"Bu yüzden kendine oldukça dikkat etmelisin. Seninle bu yılın başında da konuşmak isterdim fakat bunu istemeyenlerin sayısı fazlaydı."
Siriusa kenetlenen gözlerinde oluşan parıltıdan karşısındaki iki eski adamını etkilemeye çalıştı. Bunun boşa bir çaba olduğunu gösteren Remusun cüppesinin yakasını düzeltmesiydi. Harry konuşmasının bitmesini beklediği adama karşı itinayla ellerini cebinde saklıyordu."Sana güvenmemi bekleyemezsiniz,müdürüm. Ne de olsa sizinle son görüşmem iyi değildi.

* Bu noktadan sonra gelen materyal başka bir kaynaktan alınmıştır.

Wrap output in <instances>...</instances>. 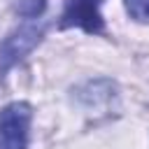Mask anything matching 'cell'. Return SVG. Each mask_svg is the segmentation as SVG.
Instances as JSON below:
<instances>
[{
  "instance_id": "8992f818",
  "label": "cell",
  "mask_w": 149,
  "mask_h": 149,
  "mask_svg": "<svg viewBox=\"0 0 149 149\" xmlns=\"http://www.w3.org/2000/svg\"><path fill=\"white\" fill-rule=\"evenodd\" d=\"M126 12L130 14V19L147 23L149 21V0H123Z\"/></svg>"
},
{
  "instance_id": "7a4b0ae2",
  "label": "cell",
  "mask_w": 149,
  "mask_h": 149,
  "mask_svg": "<svg viewBox=\"0 0 149 149\" xmlns=\"http://www.w3.org/2000/svg\"><path fill=\"white\" fill-rule=\"evenodd\" d=\"M42 35H44V28L35 23H23L16 30H12L0 44V72H7L12 65L26 58L42 42Z\"/></svg>"
},
{
  "instance_id": "277c9868",
  "label": "cell",
  "mask_w": 149,
  "mask_h": 149,
  "mask_svg": "<svg viewBox=\"0 0 149 149\" xmlns=\"http://www.w3.org/2000/svg\"><path fill=\"white\" fill-rule=\"evenodd\" d=\"M98 88H100V79H98V81H88L84 88H79L77 98H79V100H81L88 109H95V107H107V105L116 98V86L107 88L105 93H100Z\"/></svg>"
},
{
  "instance_id": "5b68a950",
  "label": "cell",
  "mask_w": 149,
  "mask_h": 149,
  "mask_svg": "<svg viewBox=\"0 0 149 149\" xmlns=\"http://www.w3.org/2000/svg\"><path fill=\"white\" fill-rule=\"evenodd\" d=\"M44 7H47V0H19L16 12L23 19H37L44 12Z\"/></svg>"
},
{
  "instance_id": "6da1fadb",
  "label": "cell",
  "mask_w": 149,
  "mask_h": 149,
  "mask_svg": "<svg viewBox=\"0 0 149 149\" xmlns=\"http://www.w3.org/2000/svg\"><path fill=\"white\" fill-rule=\"evenodd\" d=\"M33 107L23 100L0 109V149H28Z\"/></svg>"
},
{
  "instance_id": "3957f363",
  "label": "cell",
  "mask_w": 149,
  "mask_h": 149,
  "mask_svg": "<svg viewBox=\"0 0 149 149\" xmlns=\"http://www.w3.org/2000/svg\"><path fill=\"white\" fill-rule=\"evenodd\" d=\"M102 0H65L61 14V28H81L86 33H102L100 16Z\"/></svg>"
}]
</instances>
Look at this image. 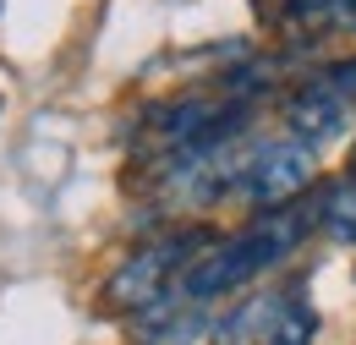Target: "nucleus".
I'll list each match as a JSON object with an SVG mask.
<instances>
[{
    "label": "nucleus",
    "mask_w": 356,
    "mask_h": 345,
    "mask_svg": "<svg viewBox=\"0 0 356 345\" xmlns=\"http://www.w3.org/2000/svg\"><path fill=\"white\" fill-rule=\"evenodd\" d=\"M351 175H356V148H351Z\"/></svg>",
    "instance_id": "obj_9"
},
{
    "label": "nucleus",
    "mask_w": 356,
    "mask_h": 345,
    "mask_svg": "<svg viewBox=\"0 0 356 345\" xmlns=\"http://www.w3.org/2000/svg\"><path fill=\"white\" fill-rule=\"evenodd\" d=\"M220 236L203 230V225H186V230H165L154 241H143L132 258L121 263L104 285V307L110 312H143L148 302H159L165 291H176V280L186 274V263L203 258Z\"/></svg>",
    "instance_id": "obj_2"
},
{
    "label": "nucleus",
    "mask_w": 356,
    "mask_h": 345,
    "mask_svg": "<svg viewBox=\"0 0 356 345\" xmlns=\"http://www.w3.org/2000/svg\"><path fill=\"white\" fill-rule=\"evenodd\" d=\"M318 225H323L334 241L356 247V175H340L334 186L318 192Z\"/></svg>",
    "instance_id": "obj_6"
},
{
    "label": "nucleus",
    "mask_w": 356,
    "mask_h": 345,
    "mask_svg": "<svg viewBox=\"0 0 356 345\" xmlns=\"http://www.w3.org/2000/svg\"><path fill=\"white\" fill-rule=\"evenodd\" d=\"M236 335H258V345H312L318 335V312L307 307V296H258L252 307L236 312L230 323Z\"/></svg>",
    "instance_id": "obj_5"
},
{
    "label": "nucleus",
    "mask_w": 356,
    "mask_h": 345,
    "mask_svg": "<svg viewBox=\"0 0 356 345\" xmlns=\"http://www.w3.org/2000/svg\"><path fill=\"white\" fill-rule=\"evenodd\" d=\"M312 192V148L302 137H274V143H252L241 154V170L230 198L252 203V209H274V203H291Z\"/></svg>",
    "instance_id": "obj_3"
},
{
    "label": "nucleus",
    "mask_w": 356,
    "mask_h": 345,
    "mask_svg": "<svg viewBox=\"0 0 356 345\" xmlns=\"http://www.w3.org/2000/svg\"><path fill=\"white\" fill-rule=\"evenodd\" d=\"M329 83L356 99V55H351V61H340V66H329Z\"/></svg>",
    "instance_id": "obj_8"
},
{
    "label": "nucleus",
    "mask_w": 356,
    "mask_h": 345,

Duruşma salonundaydı, değil mi?"
Yaşlı Profesör uzun sakallarını okşarken yüzünde tutmakta zorlandığı gülümsemesini büyüttü."Karmakarışık,kime güvenebileceğini bilemediğin günlerdi çocuğum."
"Evet,kime güvenebileceğini bilemediğin günlerdi, Profesör. "
Bu sefer konuşan kumral öğrencisiyken ona dikilen balköpüğü renkteki gözlerde aradığının aksini buldu. Bir ihtimal ondan yıllarca saklanan öğrencilerinde saygı veya destek görmeyi bekliyordu. Ne de olsa çocuğu korumak için tek çareleri kendisiydi. Tek başlarına ne yapacaklarını sanıyordular ki?
Remusun zihninde ufak bir tura hayır diyemezdi, yaşlı profesör. Parmaklarını birbirine kenetler sırtını sandalyesine yaslarken ikiliyi oldukça iyi incelemeye başladı.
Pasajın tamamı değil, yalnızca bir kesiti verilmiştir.